Par l’emploi du “je” et par sa construction qui bouleverse volontiers la chronologie, "Entre les eaux", publié en 1973, est un texte original qui rompt avec les modèles classiques jusqu’alors adoptés par les romanciers africains de langue française. Avec "Les soleils des indépendances" de l’Ivoirien Ahmadou Kourouma, publié en 1968, et "Le Cercle des tropiques" du Guinéen Alioum Fantouré, publié en 1972, "Entre les eaux" est un de ces romans africains qui ont su être novateurs dans leur écriture et ont ouvert la voie à d’autres audaces.
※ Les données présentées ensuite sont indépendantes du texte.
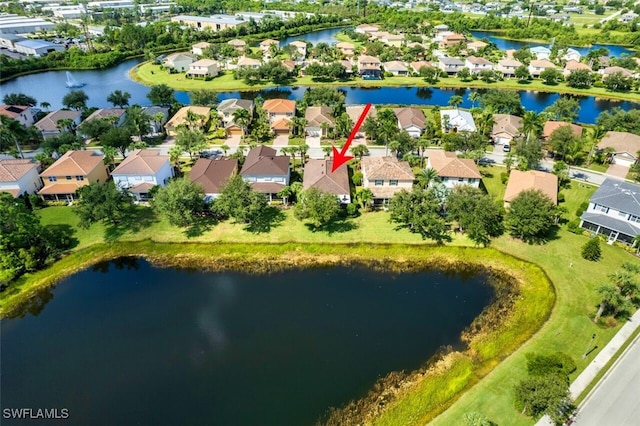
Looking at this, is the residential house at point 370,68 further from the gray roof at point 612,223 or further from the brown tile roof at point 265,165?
the gray roof at point 612,223

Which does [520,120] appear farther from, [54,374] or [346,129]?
[54,374]

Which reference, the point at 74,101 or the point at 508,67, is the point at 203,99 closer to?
the point at 74,101

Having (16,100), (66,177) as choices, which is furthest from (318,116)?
(16,100)

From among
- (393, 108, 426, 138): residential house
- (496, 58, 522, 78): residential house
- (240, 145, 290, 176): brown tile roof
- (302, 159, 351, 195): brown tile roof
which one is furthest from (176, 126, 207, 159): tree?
(496, 58, 522, 78): residential house

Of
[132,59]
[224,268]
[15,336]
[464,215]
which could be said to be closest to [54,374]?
[15,336]

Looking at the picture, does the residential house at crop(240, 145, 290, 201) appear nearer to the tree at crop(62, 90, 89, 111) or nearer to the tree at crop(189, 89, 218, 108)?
the tree at crop(189, 89, 218, 108)

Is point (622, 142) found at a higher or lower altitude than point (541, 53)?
lower
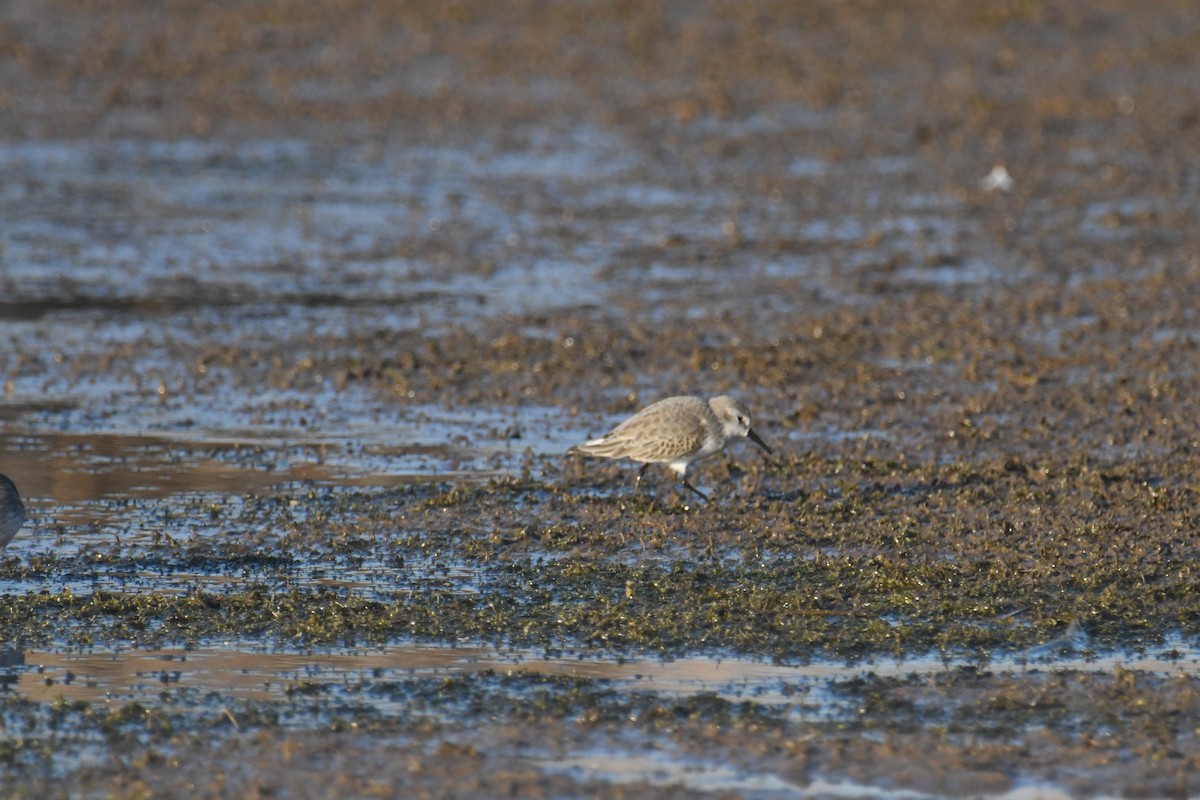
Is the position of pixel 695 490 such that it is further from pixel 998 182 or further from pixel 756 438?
Result: pixel 998 182

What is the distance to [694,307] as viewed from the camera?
1449 centimetres

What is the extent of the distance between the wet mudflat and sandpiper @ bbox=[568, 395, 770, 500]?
0.91ft

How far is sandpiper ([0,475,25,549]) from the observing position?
8.27m

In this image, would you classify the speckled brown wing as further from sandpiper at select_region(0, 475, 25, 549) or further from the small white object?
the small white object

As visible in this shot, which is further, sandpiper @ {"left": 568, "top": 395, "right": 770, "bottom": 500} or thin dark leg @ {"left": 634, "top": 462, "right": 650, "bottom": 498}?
thin dark leg @ {"left": 634, "top": 462, "right": 650, "bottom": 498}

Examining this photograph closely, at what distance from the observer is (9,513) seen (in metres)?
8.29

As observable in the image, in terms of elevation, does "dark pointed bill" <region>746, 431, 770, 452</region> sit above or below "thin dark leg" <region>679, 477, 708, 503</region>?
above

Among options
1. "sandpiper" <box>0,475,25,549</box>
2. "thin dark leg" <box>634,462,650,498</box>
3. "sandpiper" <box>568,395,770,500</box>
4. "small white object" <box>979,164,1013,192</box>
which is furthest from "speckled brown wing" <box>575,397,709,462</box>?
"small white object" <box>979,164,1013,192</box>

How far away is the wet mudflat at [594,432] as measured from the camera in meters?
6.74

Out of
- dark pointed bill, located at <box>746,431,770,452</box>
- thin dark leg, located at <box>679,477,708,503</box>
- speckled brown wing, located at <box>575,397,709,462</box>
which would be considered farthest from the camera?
dark pointed bill, located at <box>746,431,770,452</box>

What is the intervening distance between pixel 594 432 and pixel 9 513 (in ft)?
13.0

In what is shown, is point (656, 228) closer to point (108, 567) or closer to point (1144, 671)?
point (108, 567)

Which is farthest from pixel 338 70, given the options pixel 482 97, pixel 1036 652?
pixel 1036 652

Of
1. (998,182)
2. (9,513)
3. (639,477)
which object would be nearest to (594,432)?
(639,477)
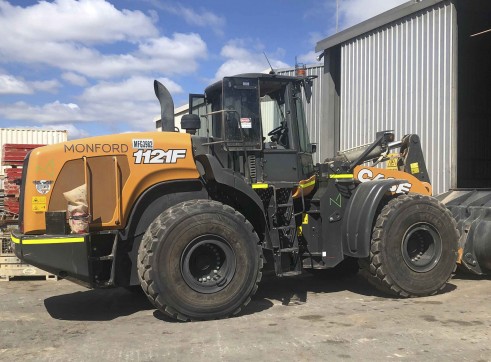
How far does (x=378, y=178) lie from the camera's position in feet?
23.7

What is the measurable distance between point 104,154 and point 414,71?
7.44 m

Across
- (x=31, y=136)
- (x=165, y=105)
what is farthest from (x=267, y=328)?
(x=31, y=136)

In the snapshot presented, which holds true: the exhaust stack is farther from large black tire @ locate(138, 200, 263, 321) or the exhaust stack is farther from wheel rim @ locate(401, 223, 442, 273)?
wheel rim @ locate(401, 223, 442, 273)

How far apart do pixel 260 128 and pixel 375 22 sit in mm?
6525

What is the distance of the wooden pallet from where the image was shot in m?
8.24

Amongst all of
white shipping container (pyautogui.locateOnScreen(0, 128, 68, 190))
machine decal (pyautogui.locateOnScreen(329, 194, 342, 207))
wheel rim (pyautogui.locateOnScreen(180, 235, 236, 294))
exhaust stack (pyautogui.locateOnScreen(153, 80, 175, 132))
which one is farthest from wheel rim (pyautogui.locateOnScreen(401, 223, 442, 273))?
white shipping container (pyautogui.locateOnScreen(0, 128, 68, 190))

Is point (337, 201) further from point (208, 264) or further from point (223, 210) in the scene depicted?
point (208, 264)

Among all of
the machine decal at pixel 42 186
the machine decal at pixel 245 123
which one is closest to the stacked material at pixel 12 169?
the machine decal at pixel 42 186

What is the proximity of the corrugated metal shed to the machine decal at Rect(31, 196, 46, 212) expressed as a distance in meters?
7.51

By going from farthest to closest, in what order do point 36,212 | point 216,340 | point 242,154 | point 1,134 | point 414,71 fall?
point 1,134, point 414,71, point 242,154, point 36,212, point 216,340

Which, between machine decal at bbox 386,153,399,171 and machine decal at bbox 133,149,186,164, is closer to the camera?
machine decal at bbox 133,149,186,164

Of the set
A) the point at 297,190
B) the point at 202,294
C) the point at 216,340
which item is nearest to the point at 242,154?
the point at 297,190

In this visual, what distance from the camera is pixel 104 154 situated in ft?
18.3

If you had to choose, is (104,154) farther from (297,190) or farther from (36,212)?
(297,190)
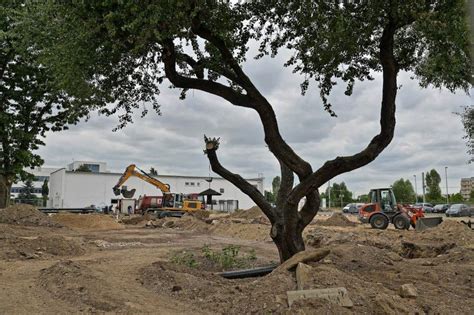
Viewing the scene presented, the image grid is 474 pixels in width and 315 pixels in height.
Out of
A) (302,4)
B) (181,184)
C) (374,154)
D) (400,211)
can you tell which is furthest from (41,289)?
(181,184)

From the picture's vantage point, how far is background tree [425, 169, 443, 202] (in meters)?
82.3

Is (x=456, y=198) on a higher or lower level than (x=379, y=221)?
higher

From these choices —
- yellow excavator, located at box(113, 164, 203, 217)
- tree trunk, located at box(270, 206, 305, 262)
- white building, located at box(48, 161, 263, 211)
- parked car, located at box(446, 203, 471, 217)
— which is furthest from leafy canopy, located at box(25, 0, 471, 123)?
white building, located at box(48, 161, 263, 211)

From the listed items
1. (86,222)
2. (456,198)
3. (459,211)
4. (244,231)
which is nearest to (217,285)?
(244,231)

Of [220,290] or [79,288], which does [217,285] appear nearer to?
[220,290]

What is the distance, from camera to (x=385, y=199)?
963 inches

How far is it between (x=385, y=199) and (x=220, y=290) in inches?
773

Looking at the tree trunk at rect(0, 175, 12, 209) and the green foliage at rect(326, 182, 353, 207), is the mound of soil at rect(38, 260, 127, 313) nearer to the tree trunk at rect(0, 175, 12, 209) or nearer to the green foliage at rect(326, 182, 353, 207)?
the tree trunk at rect(0, 175, 12, 209)

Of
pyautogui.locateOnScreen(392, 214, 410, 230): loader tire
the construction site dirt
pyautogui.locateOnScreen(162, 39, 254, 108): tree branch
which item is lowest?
the construction site dirt

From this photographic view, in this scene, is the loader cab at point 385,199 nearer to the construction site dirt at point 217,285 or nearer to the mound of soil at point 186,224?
the mound of soil at point 186,224

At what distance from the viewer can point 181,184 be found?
67.8 metres

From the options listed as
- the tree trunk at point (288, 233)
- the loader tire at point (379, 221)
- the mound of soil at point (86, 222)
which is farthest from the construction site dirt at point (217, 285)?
the mound of soil at point (86, 222)

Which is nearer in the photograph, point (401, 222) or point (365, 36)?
point (365, 36)

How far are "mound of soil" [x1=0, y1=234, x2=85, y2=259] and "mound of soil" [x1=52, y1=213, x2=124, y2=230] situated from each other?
40.2 ft
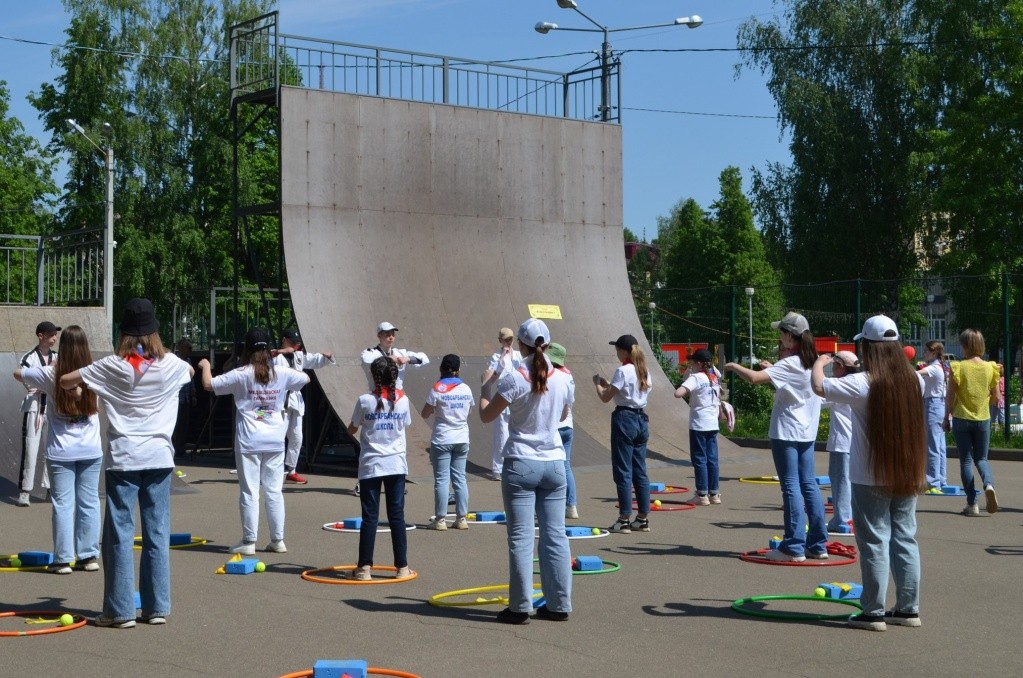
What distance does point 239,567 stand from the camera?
9.27 meters

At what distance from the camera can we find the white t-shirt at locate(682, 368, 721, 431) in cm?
1374

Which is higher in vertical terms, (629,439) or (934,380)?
(934,380)

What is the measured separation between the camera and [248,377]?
9875 mm

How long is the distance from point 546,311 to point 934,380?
7644 mm

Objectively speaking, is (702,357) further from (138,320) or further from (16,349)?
(16,349)

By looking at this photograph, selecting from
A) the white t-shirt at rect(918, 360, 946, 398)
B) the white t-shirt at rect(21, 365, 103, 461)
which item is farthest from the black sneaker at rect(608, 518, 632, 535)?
the white t-shirt at rect(918, 360, 946, 398)

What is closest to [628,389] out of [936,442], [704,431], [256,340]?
[704,431]

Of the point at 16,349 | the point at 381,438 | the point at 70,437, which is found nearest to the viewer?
the point at 381,438

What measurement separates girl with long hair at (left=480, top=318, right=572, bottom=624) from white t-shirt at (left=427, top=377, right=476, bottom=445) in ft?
13.3

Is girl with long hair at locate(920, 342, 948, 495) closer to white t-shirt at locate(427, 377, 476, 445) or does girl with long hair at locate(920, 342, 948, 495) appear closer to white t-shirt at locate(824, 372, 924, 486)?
white t-shirt at locate(427, 377, 476, 445)

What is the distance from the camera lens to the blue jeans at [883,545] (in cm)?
721

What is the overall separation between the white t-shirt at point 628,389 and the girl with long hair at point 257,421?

"Entre les eaux" est un roman dans lequel le héros livre ses états d’âme, ses doutes et ses atermoiements, ses élans et ses rages. Pierre Landu est une personnalité attachante par ses fragilités et sa sincérité et il est évident que le romancier a mis une large part de lui-même dans la construction de ce personnage. Ainsi, ce premier roman poursuit l’exploration des “déchirures”, annoncées dans le titre du premier recueil de poèmes et préfigure les textes romanesques et les essais à venir qui, tous, auront pour objet la difficile, souvent impossible et douloureuse, rencontre de deux cultures, le déchirement et la rupture, l’impossible conciliation.